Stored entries
*-*-*

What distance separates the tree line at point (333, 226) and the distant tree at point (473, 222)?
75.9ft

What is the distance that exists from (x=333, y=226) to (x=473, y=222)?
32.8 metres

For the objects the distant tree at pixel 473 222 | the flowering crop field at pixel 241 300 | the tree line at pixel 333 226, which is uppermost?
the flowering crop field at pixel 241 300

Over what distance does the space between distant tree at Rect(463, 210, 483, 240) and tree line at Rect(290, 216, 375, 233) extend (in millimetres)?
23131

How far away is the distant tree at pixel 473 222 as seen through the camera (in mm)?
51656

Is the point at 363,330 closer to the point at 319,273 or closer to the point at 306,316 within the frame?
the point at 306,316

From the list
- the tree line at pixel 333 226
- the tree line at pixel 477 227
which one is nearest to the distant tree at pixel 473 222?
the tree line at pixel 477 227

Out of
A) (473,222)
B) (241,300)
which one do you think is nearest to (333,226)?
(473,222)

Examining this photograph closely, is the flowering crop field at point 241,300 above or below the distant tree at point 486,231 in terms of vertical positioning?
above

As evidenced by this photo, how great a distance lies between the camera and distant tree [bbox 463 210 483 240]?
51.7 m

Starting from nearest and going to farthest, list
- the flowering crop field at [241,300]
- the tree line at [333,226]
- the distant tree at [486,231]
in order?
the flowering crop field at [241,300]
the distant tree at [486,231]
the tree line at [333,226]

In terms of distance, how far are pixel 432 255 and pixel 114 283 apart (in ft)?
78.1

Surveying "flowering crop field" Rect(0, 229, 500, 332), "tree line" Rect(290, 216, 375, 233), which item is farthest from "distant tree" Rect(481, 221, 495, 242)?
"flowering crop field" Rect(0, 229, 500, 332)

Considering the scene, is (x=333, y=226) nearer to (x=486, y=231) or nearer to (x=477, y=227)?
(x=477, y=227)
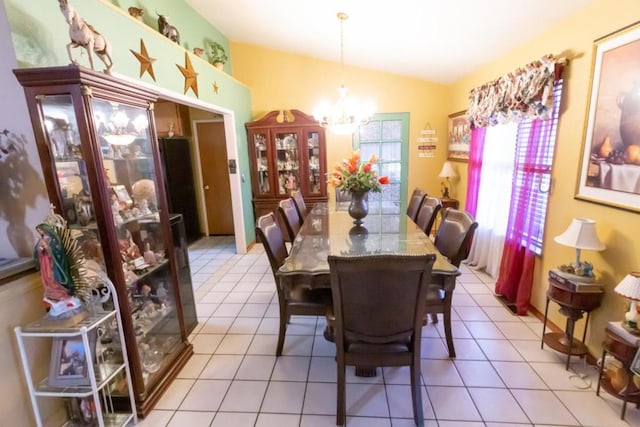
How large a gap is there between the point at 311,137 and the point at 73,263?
3.55m

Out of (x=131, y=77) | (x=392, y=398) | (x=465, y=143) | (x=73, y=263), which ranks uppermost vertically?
(x=131, y=77)

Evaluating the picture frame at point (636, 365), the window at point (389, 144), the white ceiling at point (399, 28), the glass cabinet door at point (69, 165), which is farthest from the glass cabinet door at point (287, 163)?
the picture frame at point (636, 365)

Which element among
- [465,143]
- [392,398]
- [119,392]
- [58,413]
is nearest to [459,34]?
[465,143]

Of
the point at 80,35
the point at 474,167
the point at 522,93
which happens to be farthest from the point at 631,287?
the point at 80,35

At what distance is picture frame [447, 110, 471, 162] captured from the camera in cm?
384

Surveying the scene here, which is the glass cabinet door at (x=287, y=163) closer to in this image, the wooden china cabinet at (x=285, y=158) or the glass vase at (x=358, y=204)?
the wooden china cabinet at (x=285, y=158)

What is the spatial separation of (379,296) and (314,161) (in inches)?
135

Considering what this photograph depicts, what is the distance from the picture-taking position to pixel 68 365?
1425 mm

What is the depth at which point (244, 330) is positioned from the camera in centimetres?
249

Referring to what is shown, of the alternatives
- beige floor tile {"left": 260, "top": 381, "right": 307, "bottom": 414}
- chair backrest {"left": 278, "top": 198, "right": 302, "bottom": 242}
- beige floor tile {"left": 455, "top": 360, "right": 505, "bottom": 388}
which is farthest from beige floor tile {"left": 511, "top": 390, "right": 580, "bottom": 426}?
chair backrest {"left": 278, "top": 198, "right": 302, "bottom": 242}

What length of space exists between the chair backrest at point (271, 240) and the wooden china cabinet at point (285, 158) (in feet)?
7.81

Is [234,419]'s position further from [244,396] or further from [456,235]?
[456,235]

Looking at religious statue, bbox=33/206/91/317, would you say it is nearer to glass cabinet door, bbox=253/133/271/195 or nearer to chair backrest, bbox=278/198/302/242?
chair backrest, bbox=278/198/302/242

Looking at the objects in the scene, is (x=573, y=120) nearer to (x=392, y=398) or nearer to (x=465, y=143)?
(x=465, y=143)
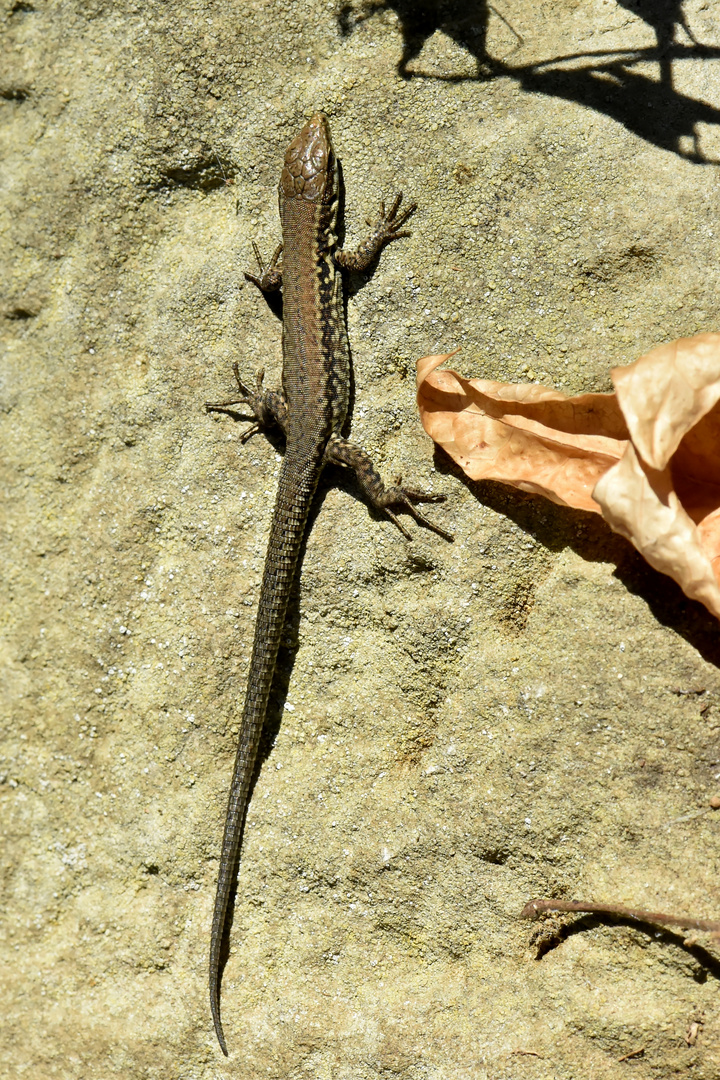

*-*-*

Reproduce every one of the records above word for word, leaving out the pictures.

> _Full response_
What distance separates the tree line at point (333, 226) and the distant tree at point (473, 222)?
75.9ft

What is the distance that exists from (x=333, y=226) to (x=473, y=222)?
32.8 metres

For the objects the distant tree at pixel 473 222 | the flowering crop field at pixel 241 300 | the tree line at pixel 333 226, which is uppermost?
the flowering crop field at pixel 241 300

Over what distance does the space between distant tree at Rect(463, 210, 483, 240) and tree line at Rect(290, 216, 375, 233) extend (in millimetres)?
23131

How far away is the distant tree at pixel 473 222 as seen through the camera (in mm)?
51656

Is the point at 363,330 closer to the point at 319,273 or closer to the point at 306,316 within the frame?
the point at 306,316

From the list
- the tree line at pixel 333 226
- the tree line at pixel 477 227
which one is nearest to the distant tree at pixel 473 222?
the tree line at pixel 477 227

Out of
A) (473,222)
B) (241,300)
which one do you think is nearest to (333,226)?
(473,222)

Examining this photograph closely, is the flowering crop field at point 241,300 above or below the distant tree at point 486,231 in terms of vertical positioning?
above

As evidenced by this photo, how great a distance lies between the camera and distant tree [bbox 463 210 483 240]?
51.7 m

Starting from nearest and going to farthest, list
- the flowering crop field at [241,300]
- the tree line at [333,226]
- the distant tree at [486,231]
in order?
the flowering crop field at [241,300]
the distant tree at [486,231]
the tree line at [333,226]

In terms of distance, how far are pixel 432 255 and pixel 114 283 apart (in ft)?
78.1

Surveying "flowering crop field" Rect(0, 229, 500, 332), "tree line" Rect(290, 216, 375, 233), which item is farthest from "distant tree" Rect(481, 221, 495, 242)?
"flowering crop field" Rect(0, 229, 500, 332)

Considering the scene, is (x=333, y=226) nearer to (x=486, y=231) or nearer to (x=477, y=227)?
(x=477, y=227)
How large a gap is there between the point at 311,137 and the point at 73,263?
3.55m

Out of (x=131, y=77) | (x=392, y=398) | (x=465, y=143) | (x=73, y=263), which ranks uppermost vertically?
(x=131, y=77)

Evaluating the picture frame at point (636, 365), the window at point (389, 144), the white ceiling at point (399, 28), the glass cabinet door at point (69, 165), which is farthest from the glass cabinet door at point (287, 163)?
the picture frame at point (636, 365)

Which element among
- [465,143]
- [392,398]
- [119,392]
- [58,413]
is nearest to [459,34]?
[465,143]

Of
the point at 80,35
the point at 474,167
the point at 522,93
which happens to be farthest from the point at 631,287?
the point at 80,35

At what distance is picture frame [447, 110, 471, 162] captured from the camera in cm?
384

Surveying the scene here, which is the glass cabinet door at (x=287, y=163) closer to in this image, the wooden china cabinet at (x=285, y=158) or the glass vase at (x=358, y=204)?
the wooden china cabinet at (x=285, y=158)

What is the spatial separation of (379,296) and (314,161) (in inches)?
135

Considering what this photograph depicts, what is the distance from the picture-taking position to pixel 68 365?
1425 mm

What is the depth at which point (244, 330) is positioned from the camera in centimetres?
249

Referring to what is shown, of the alternatives
- beige floor tile {"left": 260, "top": 381, "right": 307, "bottom": 414}
- chair backrest {"left": 278, "top": 198, "right": 302, "bottom": 242}
- beige floor tile {"left": 455, "top": 360, "right": 505, "bottom": 388}
which is farthest from beige floor tile {"left": 511, "top": 390, "right": 580, "bottom": 426}?
chair backrest {"left": 278, "top": 198, "right": 302, "bottom": 242}

What length of space exists between the chair backrest at point (271, 240) and the wooden china cabinet at point (285, 158) (in feet)?
7.81

Is [234,419]'s position further from [244,396] or further from [456,235]?
[456,235]

Looking at religious statue, bbox=33/206/91/317, would you say it is nearer to glass cabinet door, bbox=253/133/271/195 or nearer to chair backrest, bbox=278/198/302/242?
chair backrest, bbox=278/198/302/242

Looking at the objects in the scene, is (x=573, y=120) nearer to (x=392, y=398) or nearer to (x=465, y=143)?
(x=465, y=143)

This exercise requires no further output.